Still, a few thousand people had gathered here in anticipation of nature’s most spectacular event.
Part 7: The Eclipse Site
Part 8: Negativity To Overcome
In the few hours before the eclipse, things start to look bad. Clouds are building in from the east and the clear sky is disappearing. And I am not happy with our assigned observing spot. I need a wide angle view of the approaching shadow but the foreground is obscured by buses and overhead wires. I have to move.
I carry all my gear across the desert floor to a spot nearby some eclipse chasers I know from Calgary, Canada. Within the hour I have my cameras all set up and am happy with the location.
Then Don, the leader of the Calgary expedition, comes over and informs me that I am not welcome to observe the eclipse with his group! What!?? What the hell?! So uncool! And from my own country even!
He was very lame at explaining himself, and I never knew why I was not welcome. But I pack up all my stuff and move across the desert again. So rare to encounter thoughtless and negative people at an eclipse!
By the time I find another suitable place to film from and set up my equipment again, I have a pounding headache. It’s forty degrees – the air is thick & hot – my head is pounding – and I haven’t eaten properly all day. And I can’t get over the Calgary negativity – which is a real bummer.
The clouds. They are getting worse and worse. As if the day isn’t already bad enough, now it is looking like we might be clouded out.
At T minus 90 minutes before the eclipse, the Calgary group leaves the site. They decide at the last minute that their chances of clear skies are better up the highway. They opt out of this site – pack all their gear – and literally chase the eclipse up the road.
Our group doesn’t have the option to re-locate and I have a strange sinking feeling watching 100 people pack up and leave before the eclipse.
I move again. I decide I don’t want to be out in the desert on my own for this eclipse, so I pack up all my stuff – again – and hump it all back across the desert floor.
Arriving back with my group, I explain my filming predicament to Cincinnati Observatory Director Scott Gainey and he offers to help. We move all the gear forward – into the clear – and finally set up for good.
Part 9: The Eclipse
The partial phase of the eclipse is nearing its end. Totality is only minutes away and the sun is still hidden behind clouds. For a few minutes, I thought it was over.
Looking up towards the partially eclipsed Sun in the sky, I notice it is moving slowly towards the bottom of a band of clouds. Below is clear patch. Then the Sun bursts out of the clouds rather unannounced and almost blinds me. Be careful when you look at the Sun dummy! For the next few seconds I am disoriented as I bat my eyes watching a green-coloured sunspot in front of my view. I have not quite got my vision back when I look up and see the Diamond Ring. Totality has begun. And I couldn’t be in worse shape! My pupils are totally shut! I can still barely see let alone make out any detail in the corona!

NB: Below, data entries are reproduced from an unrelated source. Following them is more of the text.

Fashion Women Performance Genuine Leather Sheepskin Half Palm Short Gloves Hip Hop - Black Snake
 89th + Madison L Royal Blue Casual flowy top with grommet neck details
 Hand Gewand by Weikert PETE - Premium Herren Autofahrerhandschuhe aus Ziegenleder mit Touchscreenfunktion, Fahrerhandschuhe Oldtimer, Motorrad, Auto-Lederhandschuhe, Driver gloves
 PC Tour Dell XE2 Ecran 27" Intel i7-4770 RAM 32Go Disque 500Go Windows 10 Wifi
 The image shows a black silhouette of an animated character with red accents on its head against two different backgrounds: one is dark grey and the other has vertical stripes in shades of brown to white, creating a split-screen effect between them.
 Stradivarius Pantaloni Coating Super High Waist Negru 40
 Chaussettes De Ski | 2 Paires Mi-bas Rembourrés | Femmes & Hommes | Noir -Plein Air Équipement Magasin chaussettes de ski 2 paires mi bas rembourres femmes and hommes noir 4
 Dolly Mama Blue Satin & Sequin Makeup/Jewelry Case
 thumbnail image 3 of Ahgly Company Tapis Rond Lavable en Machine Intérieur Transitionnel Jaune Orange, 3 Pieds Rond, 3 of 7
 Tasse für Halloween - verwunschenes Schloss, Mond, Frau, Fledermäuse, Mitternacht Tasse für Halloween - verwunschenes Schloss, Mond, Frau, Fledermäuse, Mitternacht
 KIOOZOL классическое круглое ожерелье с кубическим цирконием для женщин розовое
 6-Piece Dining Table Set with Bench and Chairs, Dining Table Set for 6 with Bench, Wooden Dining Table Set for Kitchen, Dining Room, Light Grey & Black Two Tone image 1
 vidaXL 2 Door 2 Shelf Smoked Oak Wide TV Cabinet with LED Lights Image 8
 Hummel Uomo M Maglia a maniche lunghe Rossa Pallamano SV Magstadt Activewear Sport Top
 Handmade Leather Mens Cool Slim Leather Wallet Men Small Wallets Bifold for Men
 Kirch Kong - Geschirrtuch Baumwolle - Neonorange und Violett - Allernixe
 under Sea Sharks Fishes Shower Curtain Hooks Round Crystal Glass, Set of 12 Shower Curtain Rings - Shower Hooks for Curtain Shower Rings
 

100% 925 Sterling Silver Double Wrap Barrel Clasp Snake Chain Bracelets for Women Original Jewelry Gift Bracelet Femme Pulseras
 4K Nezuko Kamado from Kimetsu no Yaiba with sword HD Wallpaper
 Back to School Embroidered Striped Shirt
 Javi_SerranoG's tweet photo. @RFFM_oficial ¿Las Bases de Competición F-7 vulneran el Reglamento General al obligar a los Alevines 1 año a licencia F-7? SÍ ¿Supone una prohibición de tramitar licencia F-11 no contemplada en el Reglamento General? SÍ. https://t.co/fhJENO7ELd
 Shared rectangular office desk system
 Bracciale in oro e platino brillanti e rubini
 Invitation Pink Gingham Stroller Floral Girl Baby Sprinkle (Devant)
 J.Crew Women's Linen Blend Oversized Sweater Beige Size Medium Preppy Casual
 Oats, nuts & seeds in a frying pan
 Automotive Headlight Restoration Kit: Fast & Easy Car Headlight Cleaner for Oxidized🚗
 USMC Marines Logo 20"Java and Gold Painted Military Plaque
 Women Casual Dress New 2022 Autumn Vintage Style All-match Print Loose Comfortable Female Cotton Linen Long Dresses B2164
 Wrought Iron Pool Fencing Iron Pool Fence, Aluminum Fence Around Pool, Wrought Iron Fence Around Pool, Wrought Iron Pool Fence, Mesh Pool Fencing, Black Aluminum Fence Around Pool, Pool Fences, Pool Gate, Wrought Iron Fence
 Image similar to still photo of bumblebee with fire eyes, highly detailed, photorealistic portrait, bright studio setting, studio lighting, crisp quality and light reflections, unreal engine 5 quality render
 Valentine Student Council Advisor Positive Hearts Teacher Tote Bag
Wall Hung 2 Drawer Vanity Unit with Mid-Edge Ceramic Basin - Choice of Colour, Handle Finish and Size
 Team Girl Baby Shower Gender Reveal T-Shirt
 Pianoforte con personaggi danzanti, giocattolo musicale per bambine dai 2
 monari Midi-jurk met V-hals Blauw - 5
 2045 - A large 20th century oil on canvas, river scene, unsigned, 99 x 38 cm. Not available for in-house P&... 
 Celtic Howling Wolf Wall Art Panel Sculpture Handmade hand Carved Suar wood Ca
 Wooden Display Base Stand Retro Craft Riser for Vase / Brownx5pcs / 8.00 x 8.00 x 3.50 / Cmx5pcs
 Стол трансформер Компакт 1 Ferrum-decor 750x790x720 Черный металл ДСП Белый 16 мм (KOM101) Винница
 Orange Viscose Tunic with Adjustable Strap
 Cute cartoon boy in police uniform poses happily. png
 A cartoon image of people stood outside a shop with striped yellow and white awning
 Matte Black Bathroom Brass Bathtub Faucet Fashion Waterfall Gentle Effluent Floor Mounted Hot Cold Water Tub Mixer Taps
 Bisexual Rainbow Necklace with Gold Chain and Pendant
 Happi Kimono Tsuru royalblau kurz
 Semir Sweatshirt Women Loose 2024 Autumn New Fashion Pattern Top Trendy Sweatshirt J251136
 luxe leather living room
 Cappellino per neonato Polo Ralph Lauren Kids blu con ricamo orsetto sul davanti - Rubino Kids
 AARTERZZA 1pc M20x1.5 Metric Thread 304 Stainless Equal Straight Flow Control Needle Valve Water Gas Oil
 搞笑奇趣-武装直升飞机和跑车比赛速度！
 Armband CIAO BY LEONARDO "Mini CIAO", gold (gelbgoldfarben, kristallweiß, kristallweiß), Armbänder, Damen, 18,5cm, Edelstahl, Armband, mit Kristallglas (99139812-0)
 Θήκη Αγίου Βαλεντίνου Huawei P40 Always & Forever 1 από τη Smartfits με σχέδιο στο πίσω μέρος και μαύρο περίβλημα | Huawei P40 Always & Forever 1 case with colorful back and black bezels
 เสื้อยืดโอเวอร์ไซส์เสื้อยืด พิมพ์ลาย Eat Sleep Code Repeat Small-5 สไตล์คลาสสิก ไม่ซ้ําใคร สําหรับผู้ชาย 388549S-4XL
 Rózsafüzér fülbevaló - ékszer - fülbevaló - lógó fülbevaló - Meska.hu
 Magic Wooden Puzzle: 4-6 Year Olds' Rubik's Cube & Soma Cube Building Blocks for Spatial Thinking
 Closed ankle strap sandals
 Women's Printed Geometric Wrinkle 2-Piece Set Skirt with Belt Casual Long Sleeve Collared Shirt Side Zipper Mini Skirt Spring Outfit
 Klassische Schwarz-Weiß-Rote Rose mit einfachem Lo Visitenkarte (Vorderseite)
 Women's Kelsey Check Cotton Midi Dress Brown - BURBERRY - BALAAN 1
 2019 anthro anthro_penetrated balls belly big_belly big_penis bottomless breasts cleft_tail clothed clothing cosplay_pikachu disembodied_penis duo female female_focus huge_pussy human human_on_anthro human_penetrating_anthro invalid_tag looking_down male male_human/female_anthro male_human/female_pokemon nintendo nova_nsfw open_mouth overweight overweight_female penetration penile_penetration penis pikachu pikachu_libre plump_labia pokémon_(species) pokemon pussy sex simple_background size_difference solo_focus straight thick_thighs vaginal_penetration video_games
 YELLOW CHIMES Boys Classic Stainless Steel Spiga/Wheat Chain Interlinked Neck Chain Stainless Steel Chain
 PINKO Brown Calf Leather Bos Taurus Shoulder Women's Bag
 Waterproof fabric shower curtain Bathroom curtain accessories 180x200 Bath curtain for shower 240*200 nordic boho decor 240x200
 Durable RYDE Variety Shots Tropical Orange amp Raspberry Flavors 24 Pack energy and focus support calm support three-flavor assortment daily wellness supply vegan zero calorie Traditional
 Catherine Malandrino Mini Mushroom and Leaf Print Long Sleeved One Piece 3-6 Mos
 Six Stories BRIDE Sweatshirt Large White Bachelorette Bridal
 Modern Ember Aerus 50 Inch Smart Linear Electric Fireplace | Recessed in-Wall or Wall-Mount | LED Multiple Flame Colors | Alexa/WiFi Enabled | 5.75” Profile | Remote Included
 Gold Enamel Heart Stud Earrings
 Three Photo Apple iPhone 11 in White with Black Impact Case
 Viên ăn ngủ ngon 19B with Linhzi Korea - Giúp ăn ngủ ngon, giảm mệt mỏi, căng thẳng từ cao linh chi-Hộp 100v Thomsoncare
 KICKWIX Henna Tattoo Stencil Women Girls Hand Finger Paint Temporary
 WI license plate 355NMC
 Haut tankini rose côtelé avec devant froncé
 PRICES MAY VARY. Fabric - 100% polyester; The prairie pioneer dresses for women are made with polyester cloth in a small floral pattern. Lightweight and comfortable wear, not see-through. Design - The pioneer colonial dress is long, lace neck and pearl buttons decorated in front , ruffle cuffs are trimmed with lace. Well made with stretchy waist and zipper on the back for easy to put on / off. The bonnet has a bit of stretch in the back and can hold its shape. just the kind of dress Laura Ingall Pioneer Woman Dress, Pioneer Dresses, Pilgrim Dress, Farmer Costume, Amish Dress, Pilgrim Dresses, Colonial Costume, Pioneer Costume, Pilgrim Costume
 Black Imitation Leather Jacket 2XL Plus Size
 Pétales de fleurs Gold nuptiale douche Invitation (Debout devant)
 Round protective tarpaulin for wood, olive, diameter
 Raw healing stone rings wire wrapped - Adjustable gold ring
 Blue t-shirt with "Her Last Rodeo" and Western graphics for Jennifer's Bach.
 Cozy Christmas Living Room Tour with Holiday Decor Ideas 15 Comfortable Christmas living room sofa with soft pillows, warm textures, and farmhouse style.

Damn!
The crimson-coloured chromosphere is one of the most beautiful phenomenon you can witness during a TSE.
Tim Collins gets these great shots.
One minute and fifty-five seconds goes by in a flash – and only towards the end of it do I see any detail in the corona. Can we do this again?!, I thought. I had completely screwed up my 10th Total Eclipse. And In the drama of the moment I realize that I have taken zero pictures. But at least we saw it! We came really close to being clouded out on this one.
But when I review my HD video, I realize I have captured the most amazing sight. The sequence reveals the entire approach and retreat of the shadow across our location! It is just stunning! Never seen anything like it. Don’t miss this film in the Media Vault!
Part 10: On To Xi'an
With the eclipse behind us, we travel onward to Dunhuang then leave the bus behind as we fly to Xi’an, then on to Shanghai.